**** Reading text ****

Rui Silva finaliza o seu Doutoramento

Tema da Tese: Locality optimisation techniques for platforms

Autor: Rui António Sabino Castiço da Silva

Orientadores:  João Luís Ferreira Sobral

Data: 29/03/2022

Programa Doutoral: Programa Doutoral em Informática


Scientific applications simulate the real world through mathematical models. The simulation of these
models requires all the computational power available in current architectures. However, to take advantage
of this computational power, the simulation code must be optimised, bringing it closer to the execution
platform. This adaptation introduces a lot of complexity in application development. Traditionally the
code is written according to the platform on which it will be executed. This approach has two problems:
first, the code is dependent on the execution platform, and changing the execution platform requires code
rewriting; second, the optimisation code is mixed with the domain code, making it difficult to understand.
The Object-Oriented Paradigm (OOP) is known for bringing the code closer to the domain. However, its
use typically introduces an overhead, preventing its use in scientific applications. This explains why Java,
one of the most widely used OOP languages is not commonly used to develop scientific applications. On
the other hand, modern OOP languages that rely on dynamic compilation (e.g., Java) can remove many
overheads typical of OOP, when more advanced features are not used (e.g. polymorphism), which is the
case of many scientific applications.
This dissertation introduces an approach that allows developers to perform optimisation in the final
development step. The approach enables multiple data layouts and allows the selection of the best layout
according to the execution platform. On the other hand, the approach supports tiling, packing and sorting
optimisations. Additionally, the approach supports parallel execution, hiding the implementation details
related to optimisation. The approach separates the development of the domain code from its optimisation.

****

▶ _Challenges_:
1. According to the thesis announcement, which widely used object-oriented language is not commonly used to develop scientific applications?
2. Restate as a bulleted list the paragraph of the thesis announcement that begins "This dissertation introduces an approach", keeping its main facts.
3. Write the next part of the thesis announcement, continuing from its final sentence.

**** Data block ****

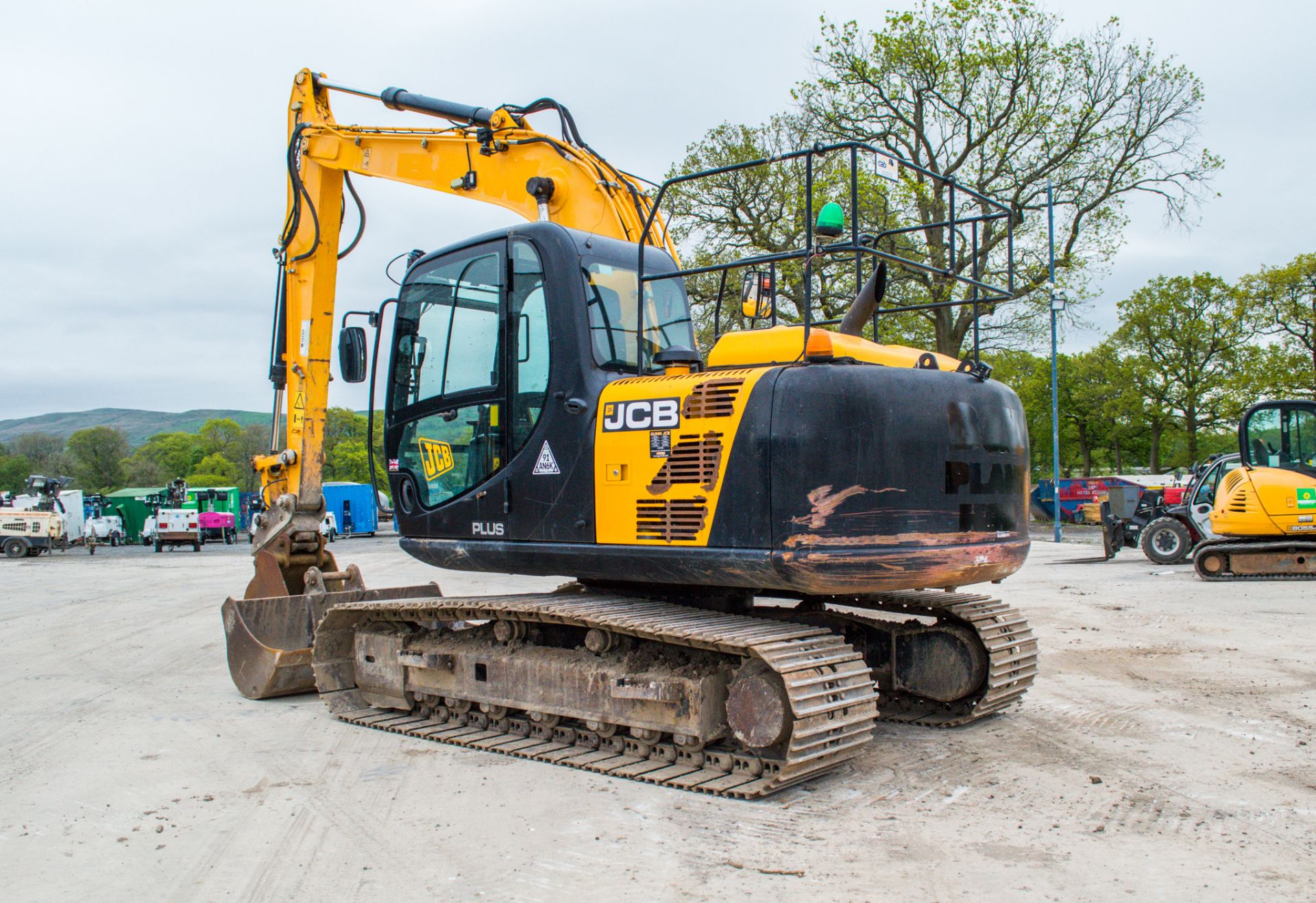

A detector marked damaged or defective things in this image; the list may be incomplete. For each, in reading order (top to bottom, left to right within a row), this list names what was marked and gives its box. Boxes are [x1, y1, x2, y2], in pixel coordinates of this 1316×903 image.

****

▶ _Results for each task_:
1. Java.

2.
- The approach lets developers perform optimisation in the final development step.
- It enables multiple data layouts and selects the best layout for the execution platform.
- It supports tiling, packing and sorting optimisations.
- It supports parallel execution and hides the implementation details of optimisation.
- It separates the development of domain code from its optimisation.

3.
The optimisation step is delayed until the final development step, which allows an easy adaptation to the
execution platform.
The supported optimisations rely on two mechanisms: first, changing the data collection layout and
second, decomposing the problem into subproblems. Both optimisations are introduced in the program by
the developer in a simple way (low development cost) and maintaining the domain concepts in the code.
First, for hiding the data layout, the approach is based on the proxy pattern, creating a temporary object that
accesses the data using the same API. Second, the domain decomposition mechanism enables several
common optimisations: processing data in tiles, packing, parallel execution and thread private data. The
technique was implemented by code annotations avoiding more invasive code changes.
The approach was evaluated with a set of case studies: Sum, daxpy, JECoLi, MD and Matrix multiplication.
This set allowed to verify the approach effectiveness in different cases and its execution overhead.
The adaptation of the domain code to support the approach was simpler than transforming the layout in
the domain code. In all cases, the approach obtained a performance similar to traditional approaches.
In the MD case, the example that supports more optimisations, the use of the approach provided a gain
of 50x in execution time. Other cases studies provided gains from 20x to 40x. The JECoLi case has
the lowest gain (1.6x) since the gain was only due to layout change. These gains show the feasibility of
the approach that delivered efficient optimised codes, adding low additional cost when compared with
traditional approaches.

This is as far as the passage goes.